Using the section on the Web's data ecosystem, explain in one to three sentences why a single person could act as both data consumer and publisher on the early Web.

:: Page text

3. Data Ecosystem on the Web

3.1 Actors and Roles

The Web of Documents is basically used by two users: publishers and consumers. The first browser created by Tim Berners-Lee not only enabled access to a document by specifying a URL, but also allowed users to edit and record information, along the lines of Wikipedia. Thus, the same person, the same actor in this ecosystem, could play two roles: data consumer and publisher. However, as a general rule, these two roles are played by different groups of people: one set of people whose job is to publish documents and another set of people interested in consuming these documents. These two roles, in turn, can be divided into more specific sets of roles.

To illustrate the diversity of roles in a data publishing environment, we will use an analogy between the Web and the world of books. In the latter, there are two basic roles: writers and readers. In order for a reader to have access to a text created by a writer, the writer needs to publish the book. This gives rise to a number of new roles, all grouped under one major role, which we shall call publishers. Besides the actual writer, there are people responsible for ensuring that a text created by a person can be printed and distributed in order to reach readers. People are also needed to handle the publication infrastructure, promotion, and distribution, as well as designers to decide on the cover, type of paper, font and publishing formats, etc. Only then can the book arrive in bookstores to be sold to readers, the consumers of the books. It is easy to see that there are various actors who have various skills playing various roles throughout this process. In terms of readers or consumers, there are also two types of readers: those interested only in consuming the book's information and those who could also be publishers. The latter would be interested in generating a new publication based on the information consumed in the book.

In the world of the Web, these two large groups also exist: data publishers and consumers. As for publishers, we can list various actors with various roles related to the publication of information, often defined by rules or procedures that are beyond the scope of the functions of the actual creator or publisher of the data. This set of roles can involve various actors within a company or a government agency, where different sectors may be responsible for defining various types of information and processes, such as: defining licenses; creating rules to define the format of the URIs (a broader concept than URL); choosing data formats and platforms for information distribution; determining the required set of metadata and documents; defining strategies to ensure data continuation, preservation and archiving, etc..

::::
:: Extracted data

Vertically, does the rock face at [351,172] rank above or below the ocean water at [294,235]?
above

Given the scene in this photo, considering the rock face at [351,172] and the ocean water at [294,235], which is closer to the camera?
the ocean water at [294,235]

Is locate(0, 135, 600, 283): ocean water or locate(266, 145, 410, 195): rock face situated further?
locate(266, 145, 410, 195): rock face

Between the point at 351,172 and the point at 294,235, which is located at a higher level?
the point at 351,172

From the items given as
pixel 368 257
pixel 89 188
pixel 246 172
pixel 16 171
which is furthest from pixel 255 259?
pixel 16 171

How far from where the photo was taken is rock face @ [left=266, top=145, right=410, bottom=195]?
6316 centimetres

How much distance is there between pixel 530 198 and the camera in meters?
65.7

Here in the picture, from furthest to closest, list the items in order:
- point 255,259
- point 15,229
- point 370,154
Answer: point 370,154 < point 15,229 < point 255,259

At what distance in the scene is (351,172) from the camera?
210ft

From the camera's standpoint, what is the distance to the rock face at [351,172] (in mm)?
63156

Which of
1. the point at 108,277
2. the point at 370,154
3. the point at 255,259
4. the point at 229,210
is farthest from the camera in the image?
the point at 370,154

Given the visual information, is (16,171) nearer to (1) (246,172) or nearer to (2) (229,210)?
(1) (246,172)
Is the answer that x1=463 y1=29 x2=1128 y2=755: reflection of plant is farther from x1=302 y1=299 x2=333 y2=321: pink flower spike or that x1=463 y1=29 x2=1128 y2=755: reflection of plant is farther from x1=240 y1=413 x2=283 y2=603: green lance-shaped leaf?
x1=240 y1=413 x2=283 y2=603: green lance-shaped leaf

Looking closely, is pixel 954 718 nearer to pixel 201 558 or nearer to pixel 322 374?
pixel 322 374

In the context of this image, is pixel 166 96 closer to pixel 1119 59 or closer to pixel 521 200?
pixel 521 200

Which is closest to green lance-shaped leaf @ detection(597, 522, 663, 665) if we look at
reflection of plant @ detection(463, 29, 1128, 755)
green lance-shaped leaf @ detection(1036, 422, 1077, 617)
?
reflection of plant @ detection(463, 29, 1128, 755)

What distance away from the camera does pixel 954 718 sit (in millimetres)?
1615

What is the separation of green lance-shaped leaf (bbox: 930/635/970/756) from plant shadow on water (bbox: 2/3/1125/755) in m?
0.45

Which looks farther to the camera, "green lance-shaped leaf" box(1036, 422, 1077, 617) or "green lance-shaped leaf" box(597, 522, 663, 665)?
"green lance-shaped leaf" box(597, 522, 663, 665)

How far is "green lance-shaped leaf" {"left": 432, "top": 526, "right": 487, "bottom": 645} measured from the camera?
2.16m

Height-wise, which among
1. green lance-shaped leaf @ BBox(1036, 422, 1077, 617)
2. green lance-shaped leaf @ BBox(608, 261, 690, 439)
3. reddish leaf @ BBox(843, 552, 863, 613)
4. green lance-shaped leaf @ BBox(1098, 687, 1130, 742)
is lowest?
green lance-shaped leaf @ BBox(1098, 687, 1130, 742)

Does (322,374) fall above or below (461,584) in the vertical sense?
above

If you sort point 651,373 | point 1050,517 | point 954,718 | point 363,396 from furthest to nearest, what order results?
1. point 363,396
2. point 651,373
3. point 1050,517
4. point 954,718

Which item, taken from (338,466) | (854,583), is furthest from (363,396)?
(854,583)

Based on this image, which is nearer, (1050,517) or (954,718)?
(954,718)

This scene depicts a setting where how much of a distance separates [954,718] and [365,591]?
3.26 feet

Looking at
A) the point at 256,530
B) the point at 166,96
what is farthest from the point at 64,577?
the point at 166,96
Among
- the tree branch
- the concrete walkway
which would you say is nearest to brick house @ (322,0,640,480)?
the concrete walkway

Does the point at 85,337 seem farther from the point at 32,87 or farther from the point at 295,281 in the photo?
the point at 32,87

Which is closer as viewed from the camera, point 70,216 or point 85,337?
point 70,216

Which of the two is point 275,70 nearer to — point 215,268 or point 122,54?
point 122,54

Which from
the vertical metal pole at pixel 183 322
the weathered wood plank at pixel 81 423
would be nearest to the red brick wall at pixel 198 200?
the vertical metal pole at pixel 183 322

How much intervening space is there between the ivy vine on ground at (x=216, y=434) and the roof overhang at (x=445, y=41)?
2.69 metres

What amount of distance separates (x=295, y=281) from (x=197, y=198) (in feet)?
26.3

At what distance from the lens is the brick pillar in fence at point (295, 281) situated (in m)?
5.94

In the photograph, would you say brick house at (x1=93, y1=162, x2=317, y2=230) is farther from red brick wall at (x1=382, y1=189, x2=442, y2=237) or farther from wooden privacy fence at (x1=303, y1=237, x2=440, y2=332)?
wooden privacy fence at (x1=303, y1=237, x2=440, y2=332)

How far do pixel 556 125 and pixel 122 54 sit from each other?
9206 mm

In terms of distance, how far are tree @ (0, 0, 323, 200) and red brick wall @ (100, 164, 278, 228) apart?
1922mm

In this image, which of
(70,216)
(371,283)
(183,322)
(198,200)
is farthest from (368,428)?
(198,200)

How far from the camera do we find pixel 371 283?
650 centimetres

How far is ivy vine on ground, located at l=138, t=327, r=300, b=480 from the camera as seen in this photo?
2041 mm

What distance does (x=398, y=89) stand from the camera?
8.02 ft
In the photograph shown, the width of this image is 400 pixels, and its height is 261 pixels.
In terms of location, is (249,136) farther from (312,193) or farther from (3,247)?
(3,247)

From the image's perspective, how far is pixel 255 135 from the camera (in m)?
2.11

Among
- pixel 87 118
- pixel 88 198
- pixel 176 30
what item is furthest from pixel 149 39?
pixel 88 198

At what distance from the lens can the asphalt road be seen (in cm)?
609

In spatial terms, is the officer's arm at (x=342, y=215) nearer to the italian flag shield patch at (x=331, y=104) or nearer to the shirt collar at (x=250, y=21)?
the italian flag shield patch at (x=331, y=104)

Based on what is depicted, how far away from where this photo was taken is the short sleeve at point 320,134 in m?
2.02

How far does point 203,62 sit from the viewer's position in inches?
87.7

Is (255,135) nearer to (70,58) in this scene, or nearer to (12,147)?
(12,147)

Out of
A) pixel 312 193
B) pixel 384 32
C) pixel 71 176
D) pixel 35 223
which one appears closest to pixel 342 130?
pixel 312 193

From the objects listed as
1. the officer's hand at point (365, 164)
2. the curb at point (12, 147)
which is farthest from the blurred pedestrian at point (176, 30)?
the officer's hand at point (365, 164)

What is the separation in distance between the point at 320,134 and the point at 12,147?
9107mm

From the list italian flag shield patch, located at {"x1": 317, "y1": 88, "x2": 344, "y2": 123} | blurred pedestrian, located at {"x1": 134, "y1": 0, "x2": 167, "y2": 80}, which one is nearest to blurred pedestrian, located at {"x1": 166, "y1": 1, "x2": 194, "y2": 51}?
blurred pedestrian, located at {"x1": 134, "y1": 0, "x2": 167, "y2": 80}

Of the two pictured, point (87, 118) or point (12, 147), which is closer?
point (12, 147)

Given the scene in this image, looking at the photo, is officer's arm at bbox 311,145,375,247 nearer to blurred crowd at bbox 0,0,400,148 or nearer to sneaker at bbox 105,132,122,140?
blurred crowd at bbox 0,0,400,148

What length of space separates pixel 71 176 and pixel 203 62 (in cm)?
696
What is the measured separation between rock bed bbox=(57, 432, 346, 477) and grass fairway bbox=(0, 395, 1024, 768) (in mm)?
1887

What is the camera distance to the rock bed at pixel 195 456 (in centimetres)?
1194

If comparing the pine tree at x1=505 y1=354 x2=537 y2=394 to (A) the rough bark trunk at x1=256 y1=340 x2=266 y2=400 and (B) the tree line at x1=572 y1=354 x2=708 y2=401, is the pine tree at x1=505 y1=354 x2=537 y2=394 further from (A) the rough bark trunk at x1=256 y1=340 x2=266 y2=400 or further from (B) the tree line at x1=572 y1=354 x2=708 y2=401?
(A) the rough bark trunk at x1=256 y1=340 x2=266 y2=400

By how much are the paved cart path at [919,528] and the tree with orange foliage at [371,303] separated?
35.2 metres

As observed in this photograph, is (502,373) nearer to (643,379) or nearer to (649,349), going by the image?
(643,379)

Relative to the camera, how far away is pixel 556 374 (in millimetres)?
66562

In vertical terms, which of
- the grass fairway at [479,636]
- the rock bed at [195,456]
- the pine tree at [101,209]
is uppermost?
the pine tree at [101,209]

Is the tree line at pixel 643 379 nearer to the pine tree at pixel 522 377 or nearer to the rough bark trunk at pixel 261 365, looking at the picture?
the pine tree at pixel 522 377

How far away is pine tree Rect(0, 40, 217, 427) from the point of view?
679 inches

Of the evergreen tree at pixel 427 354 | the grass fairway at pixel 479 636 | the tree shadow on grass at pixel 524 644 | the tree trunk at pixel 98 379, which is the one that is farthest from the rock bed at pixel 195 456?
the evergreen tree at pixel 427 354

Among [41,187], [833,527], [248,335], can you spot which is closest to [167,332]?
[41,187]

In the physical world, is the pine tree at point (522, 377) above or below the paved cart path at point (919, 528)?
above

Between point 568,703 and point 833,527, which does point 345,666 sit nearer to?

::::

### Answer to the exercise
The first browser, created by Tim Berners-Lee, let users open a document by specifying a URL and also edit and record information, much like Wikipedia. So the same actor could both consume and publish data, though the two roles are usually held by different groups of people.